All subjects were naïve to the tDCS procedures. They were told prior to the study that each individual might have different sensitivity to the tDCS stimulation. For the Sham stimulation, the tDCS montage was the same as the Anodal condition, but the current was turned off 20 seconds after the beginning of the stimulation and was turned on for the last 20 seconds of the stimulation period. This procedure allowed subjects to feel the sensations (e.g. itching) below the electrodes at the beginning and at the end of the stimulation, making it difficult for naïve subjects to distinguish sham from real stimulation (34). Potential tDCS side effects were assessed with a questionnaire administered immediately at the end of the experimental session. Subjects were required to evaluate intensity of several perceptual sensations (i.e., itching, pain, burning, tingling, discomfort, headache, fatigue, inattention) through a 6-point-scale (i.e., 0 = none, 1 = mild, 2 = moderate, 3 = considerable, 4 = strong, 5 = very strong).

MRI

The structural MRI and fMRI scans were performed on a Siemens 3T PET/MRI scanner (with Biograph mMR software VB18P, Siemens, Erlangen, GER). For the resting-state fMRI (rsfMRI), 150 volumes were acquired using a gradient echo-planar-imaging (EPI) sequence with interleaved acquisition. The scan parameters were: TR = 2000 ms, TE = 25 ms, flip angle = 90°, FOV = 24 cm, acquisition matrix = 64 × 64, slice thickness = 4 mm, and 34 axial slices. For the efMRI, 476 volumes were acquired with the same EPI scan parameters as for the rsfMRI. A fieldmap from a double-echo gradient echo sequence was collected for post-scan EPI distortion correction (TR = 1000 ms, TE1 = 3.97 ms, TE2 = 6.43 ms, FOV = 240 mm, slice thickness = 4 mm, design matrix = 64 × 64, flip = 55°). A whole-brain T1-weighted anatomical image was also acquired at the end of the MRI session (about 6 min) using the magnetization prepared rapid gradient echo (MPRAGE) sequence (TR = 3260 ms, TE = 2.26 ms, FOV = 256 mm, slice thickness = 1 mm, design matrix = 256 × 256).

Experimental design

Subjects were randomly assigned to the Anodal or Sham groups. Each subject attended two experimental sessions separated by at least 24 hours (Anodal: Mean = 6.6, SD = 6.98 days; Sham: Mean = 7.3, SD = 5.7 days; t(28) = −.315 p = 0.75) (see Figure 1). In Session 1 (baseline), subjects performed a stop-signal task (Xu et al., 2016) in a quiet testing room without tDCS. They were instructed to stop a response when a visual cue (i.e., a stop-signal) appeared after the response (Go) stimulus onset. The stimulus was either a left or right pointing arrow with a “+” sign in the middle. Subjects were instructed to respond as quickly as possible according to the arrow direction by pressing either the left or the right key on a response box with their right index finger. For 25% of the trials, the “+” sign turned red (i.e., the stop-signal) after the stimulus onset with a short delay (i.e., the stop-signal delay or SSD). The inter-stimulus-interval (ISI) between trials was jittered with an average about 4 sec (range 2–6 sec). The SSD was dynamically controlled based on whether a successful (Stop) or an unsuccessful (Stop-respond) response was made. The SSD was set at 150 milliseconds (ms) (the shortest SSD) for the first Stop trial, and the longest possible SSD was 450 ms. The SSRT, a measure of the efficiency of response inhibition, was estimated for each participant by subtracting the mean SSD from the nth fastest RT (where n is the percentile corresponding to the probability of the Stop-respond trials) of the primary Go responses (35). The same procedures for estimating the mean of SSD and SSRT were applied to all participants in both groups and sessions. The total length of the stop-signal task was about 15 minutes.

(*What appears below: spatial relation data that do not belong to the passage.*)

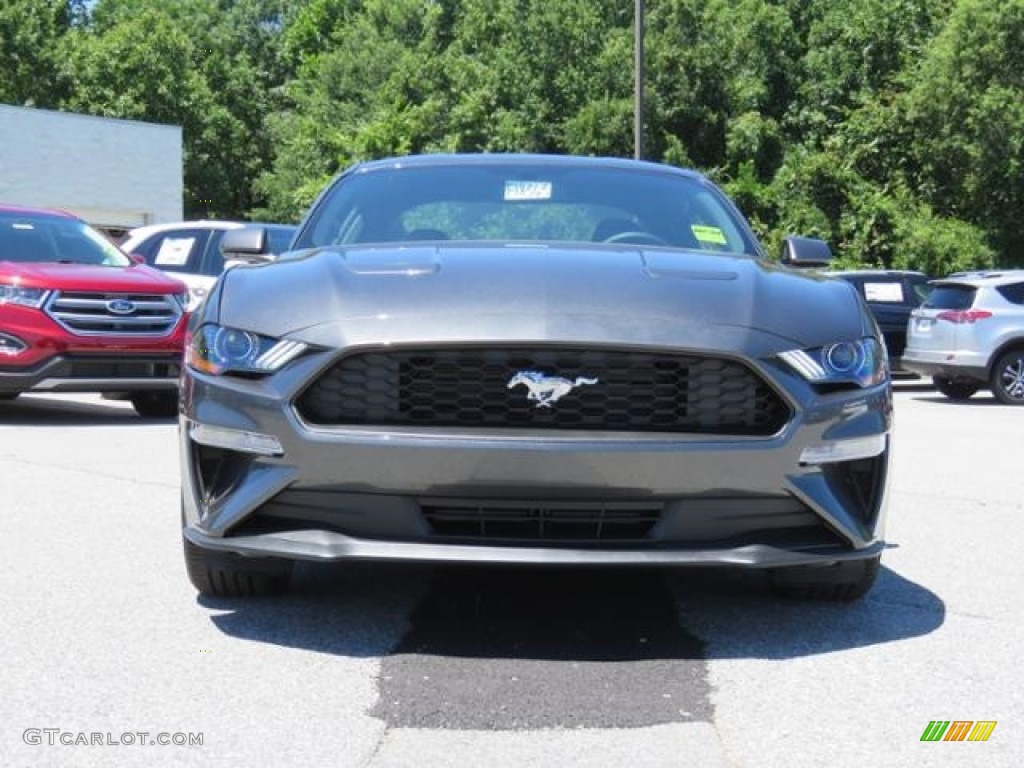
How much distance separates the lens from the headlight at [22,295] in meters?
11.0

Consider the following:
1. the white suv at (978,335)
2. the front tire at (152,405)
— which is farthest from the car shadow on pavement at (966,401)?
the front tire at (152,405)

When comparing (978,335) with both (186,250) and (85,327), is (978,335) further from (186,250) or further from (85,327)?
(85,327)

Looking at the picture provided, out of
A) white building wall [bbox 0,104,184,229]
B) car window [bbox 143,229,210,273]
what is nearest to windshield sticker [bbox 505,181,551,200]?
car window [bbox 143,229,210,273]

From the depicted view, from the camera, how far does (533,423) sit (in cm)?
396

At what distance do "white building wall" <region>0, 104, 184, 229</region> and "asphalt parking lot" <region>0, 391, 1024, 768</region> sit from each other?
30.2 m

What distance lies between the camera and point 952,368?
1711 cm

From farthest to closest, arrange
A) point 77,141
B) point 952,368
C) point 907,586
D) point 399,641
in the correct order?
point 77,141 < point 952,368 < point 907,586 < point 399,641

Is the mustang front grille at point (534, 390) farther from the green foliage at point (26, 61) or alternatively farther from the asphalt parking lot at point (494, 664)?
the green foliage at point (26, 61)

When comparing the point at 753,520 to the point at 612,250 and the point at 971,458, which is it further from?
the point at 971,458

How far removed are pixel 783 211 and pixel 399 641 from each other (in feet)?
113

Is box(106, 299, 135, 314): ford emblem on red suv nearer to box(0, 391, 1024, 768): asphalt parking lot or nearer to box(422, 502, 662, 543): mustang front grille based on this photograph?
box(0, 391, 1024, 768): asphalt parking lot

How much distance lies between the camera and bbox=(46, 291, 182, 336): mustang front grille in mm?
11070

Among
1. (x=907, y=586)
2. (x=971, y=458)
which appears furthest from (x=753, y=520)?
(x=971, y=458)

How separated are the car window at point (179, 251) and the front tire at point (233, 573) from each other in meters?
10.6
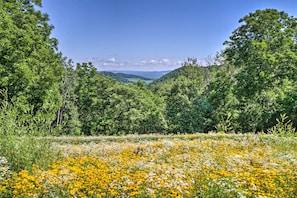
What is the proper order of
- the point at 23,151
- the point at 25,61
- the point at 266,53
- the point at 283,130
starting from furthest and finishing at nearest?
the point at 266,53 → the point at 25,61 → the point at 283,130 → the point at 23,151

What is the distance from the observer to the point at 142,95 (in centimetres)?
3191

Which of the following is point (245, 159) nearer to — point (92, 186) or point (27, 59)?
point (92, 186)

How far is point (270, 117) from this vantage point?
20.3 m

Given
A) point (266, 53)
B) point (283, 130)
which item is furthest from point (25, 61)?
point (266, 53)

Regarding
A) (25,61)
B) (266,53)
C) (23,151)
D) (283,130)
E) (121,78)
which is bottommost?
(283,130)

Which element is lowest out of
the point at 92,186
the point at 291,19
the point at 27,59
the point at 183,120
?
the point at 183,120

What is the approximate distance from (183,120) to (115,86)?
8.79 m

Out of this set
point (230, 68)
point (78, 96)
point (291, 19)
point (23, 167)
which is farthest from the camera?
point (78, 96)

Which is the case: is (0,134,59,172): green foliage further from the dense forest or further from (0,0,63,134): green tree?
(0,0,63,134): green tree

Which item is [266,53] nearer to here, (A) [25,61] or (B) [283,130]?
(B) [283,130]

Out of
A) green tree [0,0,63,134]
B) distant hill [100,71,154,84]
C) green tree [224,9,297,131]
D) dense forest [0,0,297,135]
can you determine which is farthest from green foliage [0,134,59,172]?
distant hill [100,71,154,84]

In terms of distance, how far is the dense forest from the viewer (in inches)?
531

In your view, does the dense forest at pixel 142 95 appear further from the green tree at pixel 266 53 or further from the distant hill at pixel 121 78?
the distant hill at pixel 121 78

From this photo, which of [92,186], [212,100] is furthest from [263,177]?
[212,100]
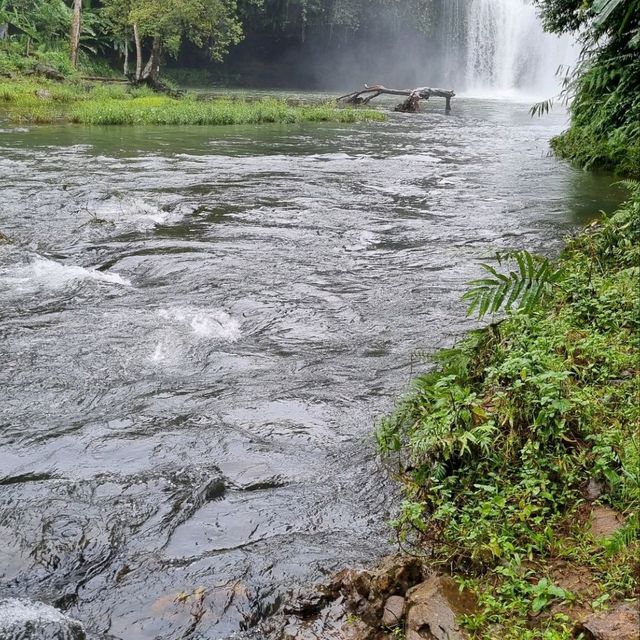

In Session 2, subjects were given two rsfMRI scan runs of 5 minutes each (i.e., pre- and post-tDCS) followed by an efMRI run (15:52 min) during which the subjects performed the stop-signal task identical to that performed during Session 1. About 5 minutes after the end of the first rsfMRI, tDCS (Anodal or Sham) was delivered for 20 minutes outside of the MR scanner. The second rsfMRI scan started about 5 minutes after the tDCS session. The efMRI started immediately after the second rsfMRI scan (about 10 minutes after the end of the tDCS session) (see Figure 1).

Statistical Analysis

Behavioral task

In all data analyses, Go RTs ≥ two standard deviations of the mean within each subject were considered as “outliers” and were replaced by the mean (average outliers, Session 1: Anodal = 4.4%; Sham = 4.6%; Session 2: Anodal = 4.1%; Sham = 4.3%). RTs ≤ 100 ms were considered as an error response.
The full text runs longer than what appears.